▶ [DIRECTIONS FOR THIS TASK] Carry on the mailing-list thread below about the Jackrabbit "PersistenceManagerFAQ" wiki update, picking up after its last line.

--- START OF PASSAGE SHOWN ---

Re: [Jackrabbit Wiki] Update of "PersistenceManagerFAQ" by edgarpoce

Posted by Serge Huber <sh...@jahia.com>.
Edgar Poce wrote:

>>If they are not to most people tastes, maybe we should just remove them ?
>>    
>>
>On the contrary, I'd like ORM PMs reach production status. I'd like to
>use a PM with transactional support, that's why I keep an eye on the
>status of your contribution.
>  
>
Ok thanks, so it seems I was over-reacting a bit. As I said I'm under 
some pressure right now and I still want to do my best to contribute to 
Jackrabbit.

>
>I better remove some lines from the wiki. And I ask you please to
>remove or add anything you consider, it's a wiki, right? ;)
>  
>
Thanks... It's fine now :)

cheers,
   Serge...

Re: [Jackrabbit Wiki] Update of "PersistenceManagerFAQ" by edgarpoce

Posted by Edgar Poce <ed...@gmail.com>.
Hi serge

On 6/9/05, Serge Huber <sh...@jahia.com> wrote:
> 
> Maybe it's me overreacting (I do have a lot of pressure at work right
> now) but I'm getting a lot of negative karma about the ORM-PMs...

--- END OF PASSAGE SHOWN ---
--- START OF LISTED ENTRIES ---

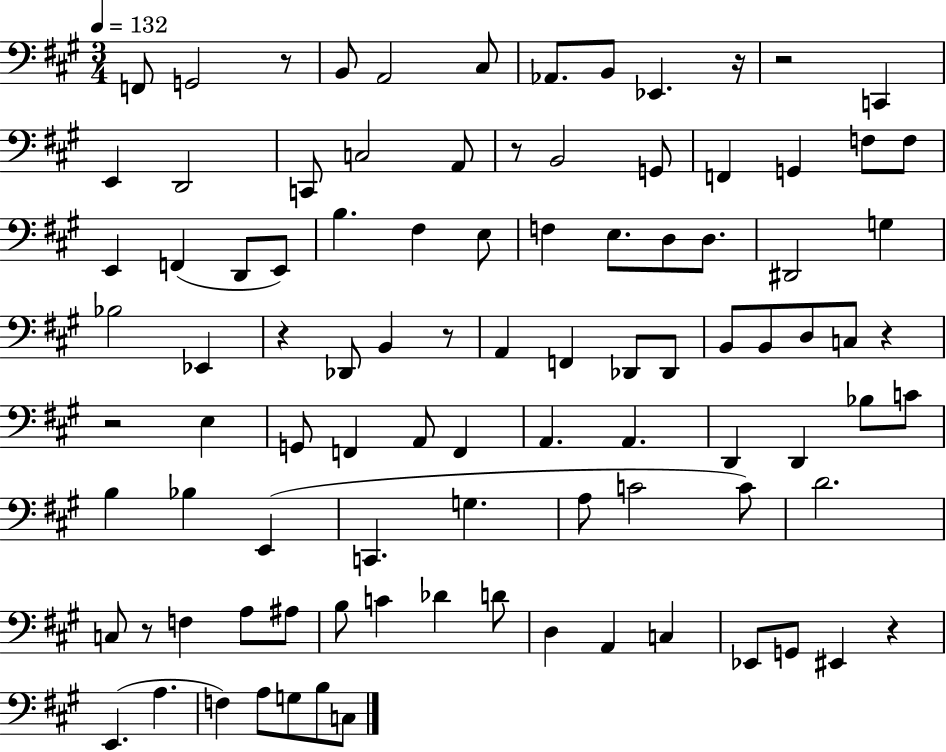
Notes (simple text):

--- END OF LISTED ENTRIES ---
--- START OF LISTED ENTRIES ---

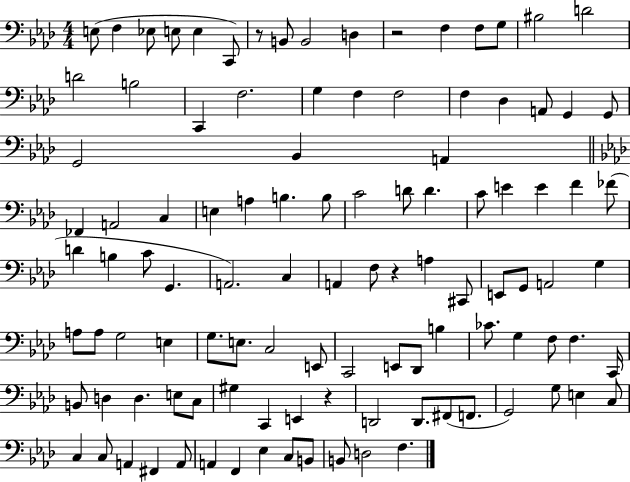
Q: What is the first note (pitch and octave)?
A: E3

--- END OF LISTED ENTRIES ---

▶ [OUTPUT FOR THIS TASK]
Sorry, it was not my intention.

> If they are not to most people tastes, maybe we should just remove them ?
On the contrary, I'd like ORM PMs reach production status. I'd like to
use a PM with transactional support, that's why I keep an eye on the
status of your contribution.

> 
> For me it was mostly a way to propose quickly a new back-end to
> Jackrabbit and get my hands dirty with the project. But if most people
> on the project feel that they "add unnecessary complexity", or "are not
> the right way to go", then maybe they should be removed ?
I better remove some lines from the wiki. And I ask you please to
remove or add anything you consider, it's a wiki, right? ;)

BR,
edgar
> 
> Regards,
>   Serge Huber.

Re: [Jackrabbit Wiki] Update of "PersistenceManagerFAQ" by edgarpoce

Posted by Serge Huber <sh...@jahia.com>.
Stefan Guggisberg wrote:

>don't worry, serge. i admit that i am not a huge fan of object relational 
>databases and sorts but that's also a question of personal taste i guess. 
>i don't have a problem with ORM PM in contrib and there seems to be
>interest in it.
>  
>
Ok thanks Stefan, I just wanted to get the "pulse" of the people here. I 
do agree that they shouldn't come out of contrib though, as they will be 
an "optional" setup.

Regards,
  Serge Huber.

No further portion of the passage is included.